Configuration¶
All configuration lives in constants near the top of run_pipeline.py. To
change behavior, edit the file -- there's no separate config file.
Paths¶
BASE_DIR = '/path/to/working/directory/'
CCDA_CSV = os.path.join(BASE_DIR, 'CCDA and FHIR data/ccda_chunks.csv')
FHIR_CSV = os.path.join(BASE_DIR, 'CCDA and FHIR data/fhir_chunks.csv')
CCDA_DIR = os.path.join(BASE_DIR, 'ccda_assembled/')
FHIR_DIR = os.path.join(BASE_DIR, 'fhir_assembled/')
OUT_JSON = os.path.join(BASE_DIR, 'dashboard_data.json')
OUT_XLSX = os.path.join(BASE_DIR, 'dashboard_data.xlsx')
OUT_CSV_DIR = os.path.join(BASE_DIR, 'csv_exports/')

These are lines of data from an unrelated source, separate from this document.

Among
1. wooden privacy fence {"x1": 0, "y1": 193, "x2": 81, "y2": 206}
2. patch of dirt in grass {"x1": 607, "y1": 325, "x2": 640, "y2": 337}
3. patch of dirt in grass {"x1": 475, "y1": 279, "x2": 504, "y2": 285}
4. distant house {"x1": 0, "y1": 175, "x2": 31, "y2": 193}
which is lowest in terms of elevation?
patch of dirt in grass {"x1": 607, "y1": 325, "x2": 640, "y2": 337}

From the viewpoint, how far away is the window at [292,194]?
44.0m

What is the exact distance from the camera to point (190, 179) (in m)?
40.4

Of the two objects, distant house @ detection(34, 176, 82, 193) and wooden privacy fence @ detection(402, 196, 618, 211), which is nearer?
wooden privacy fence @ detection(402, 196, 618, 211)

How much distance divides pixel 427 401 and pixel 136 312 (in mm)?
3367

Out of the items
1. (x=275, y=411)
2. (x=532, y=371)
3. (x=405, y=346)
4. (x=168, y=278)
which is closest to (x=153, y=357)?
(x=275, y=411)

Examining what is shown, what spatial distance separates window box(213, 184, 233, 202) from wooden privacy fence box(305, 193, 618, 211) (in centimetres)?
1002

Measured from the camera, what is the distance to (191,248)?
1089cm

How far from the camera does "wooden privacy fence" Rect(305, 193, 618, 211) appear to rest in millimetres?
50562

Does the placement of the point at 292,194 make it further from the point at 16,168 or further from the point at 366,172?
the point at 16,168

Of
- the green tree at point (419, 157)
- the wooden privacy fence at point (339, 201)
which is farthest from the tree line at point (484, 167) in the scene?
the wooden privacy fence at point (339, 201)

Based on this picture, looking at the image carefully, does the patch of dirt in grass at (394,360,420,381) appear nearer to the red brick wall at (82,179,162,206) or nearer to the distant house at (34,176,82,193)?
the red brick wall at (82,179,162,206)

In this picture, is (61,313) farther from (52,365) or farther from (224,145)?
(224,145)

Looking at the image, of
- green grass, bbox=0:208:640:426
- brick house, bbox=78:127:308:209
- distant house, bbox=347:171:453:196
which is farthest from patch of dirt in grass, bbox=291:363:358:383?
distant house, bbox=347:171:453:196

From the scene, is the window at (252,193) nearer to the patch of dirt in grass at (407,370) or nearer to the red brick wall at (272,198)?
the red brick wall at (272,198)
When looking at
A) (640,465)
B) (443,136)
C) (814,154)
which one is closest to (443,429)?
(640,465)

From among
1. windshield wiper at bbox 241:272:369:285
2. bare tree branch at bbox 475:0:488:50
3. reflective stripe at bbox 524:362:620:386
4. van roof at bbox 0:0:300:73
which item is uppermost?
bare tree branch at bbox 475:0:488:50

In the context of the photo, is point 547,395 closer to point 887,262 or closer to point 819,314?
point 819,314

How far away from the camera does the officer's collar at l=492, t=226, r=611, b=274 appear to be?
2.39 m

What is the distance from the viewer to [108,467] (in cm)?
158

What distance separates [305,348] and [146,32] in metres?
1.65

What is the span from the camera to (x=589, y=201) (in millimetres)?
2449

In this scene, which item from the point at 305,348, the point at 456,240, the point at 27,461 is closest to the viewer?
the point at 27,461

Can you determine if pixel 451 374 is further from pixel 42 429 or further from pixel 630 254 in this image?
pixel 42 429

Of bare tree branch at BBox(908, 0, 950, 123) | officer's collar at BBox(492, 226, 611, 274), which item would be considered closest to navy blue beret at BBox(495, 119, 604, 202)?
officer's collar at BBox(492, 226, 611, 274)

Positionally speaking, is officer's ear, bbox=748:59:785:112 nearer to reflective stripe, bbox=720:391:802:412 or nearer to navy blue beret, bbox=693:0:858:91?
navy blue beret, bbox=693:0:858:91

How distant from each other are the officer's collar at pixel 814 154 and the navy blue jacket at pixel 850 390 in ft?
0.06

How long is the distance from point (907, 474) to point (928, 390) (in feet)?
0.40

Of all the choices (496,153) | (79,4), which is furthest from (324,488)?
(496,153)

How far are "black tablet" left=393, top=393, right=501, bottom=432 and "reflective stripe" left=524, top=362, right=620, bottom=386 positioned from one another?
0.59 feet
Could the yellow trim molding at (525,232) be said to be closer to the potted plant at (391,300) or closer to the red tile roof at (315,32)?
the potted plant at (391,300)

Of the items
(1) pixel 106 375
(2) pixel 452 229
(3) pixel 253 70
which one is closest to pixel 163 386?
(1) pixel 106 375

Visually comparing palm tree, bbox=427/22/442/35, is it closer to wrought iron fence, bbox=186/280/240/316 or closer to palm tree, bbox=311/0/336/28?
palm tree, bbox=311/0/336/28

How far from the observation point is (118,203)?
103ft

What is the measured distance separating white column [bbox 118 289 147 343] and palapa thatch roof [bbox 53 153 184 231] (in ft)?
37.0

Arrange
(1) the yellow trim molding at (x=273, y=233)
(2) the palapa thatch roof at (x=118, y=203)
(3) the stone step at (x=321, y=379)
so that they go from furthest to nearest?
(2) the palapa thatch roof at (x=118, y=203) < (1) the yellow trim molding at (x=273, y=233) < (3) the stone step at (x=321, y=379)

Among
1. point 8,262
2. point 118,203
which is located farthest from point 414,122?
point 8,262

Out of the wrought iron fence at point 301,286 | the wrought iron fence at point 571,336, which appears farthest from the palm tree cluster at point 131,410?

BASE_DIR is the only path you typically need to change. Everything else
is derived from it.
Mapping CSV candidates¶
The pipeline checks several locations for uuid_mapping.csv and uses the
first one that exists:
MAPPING_CANDIDATES = [
os.path.join(BASE_DIR, 'uuid_mapping.csv'),
# add more paths if your mapping lives elsewhere
]
The CSV must have at minimum document_uuid and patient_id columns
(in any order). Optional columns: first_name, last_name, mrn,
dob, gender. The pipeline auto-detects the document UUID column
under any of these names: document_uuid, id, doc_uuid,
fhirdocument_id.
Test-patient exclusions¶
Two sources, both always applied:
Hardcoded list¶
Near the top of run_pipeline.py:
HARDCODED_TEST_EXCLUSIONS = [
'name: Test Patient',
'name_contains: training',
'mrn_contains: 99999',
]
File-based¶
The pipeline checks for test_patients.txt in BASE_DIR. If present,
its rules are merged with the hardcoded list. See
Stage 6 for the rule syntax.
Code-system preferences¶
Which coding to pick when a CodeableConcept has multiple parallel codings:
CODE_SYSTEM_PREF = {
'medication': ['rxnorm', '2.16.840.1.113883.6.88'],
'problem': ['snomed', '2.16.840.1.113883.6.96',
'icd-10', '2.16.840.1.113883.6.90'],
'lab': ['loinc', '2.16.840.1.113883.6.1'],
# ...
}
To prefer ICD-10 over SNOMED for problems, swap the order. The pipeline
matches by substring against both the system name (e.g. "SNOMED-CT")
and the OID, so either works.
Display-enrichment tables¶
LOINC_DISPLAY and SNOMED_DISPLAY are plain Python dicts. Add or
remove entries directly:
Section template OIDs¶
CCDA section template IDs:
TPL = {
'problems_section': '2.16.840.1.113883.10.20.22.2.5',
'medications_section':'2.16.840.1.113883.10.20.22.2.1',
# ...
}
These are HL7 CDA R2 standard OIDs and rarely need changing. If your warehouse uses non-standard template IDs, override them here.
Output disabling¶
To skip Excel output (useful for very large bundles where openpyxl is slow):
To skip CSV exports, do the same for the per-tab CSV loop. JSON output is the canonical format and shouldn't be skipped.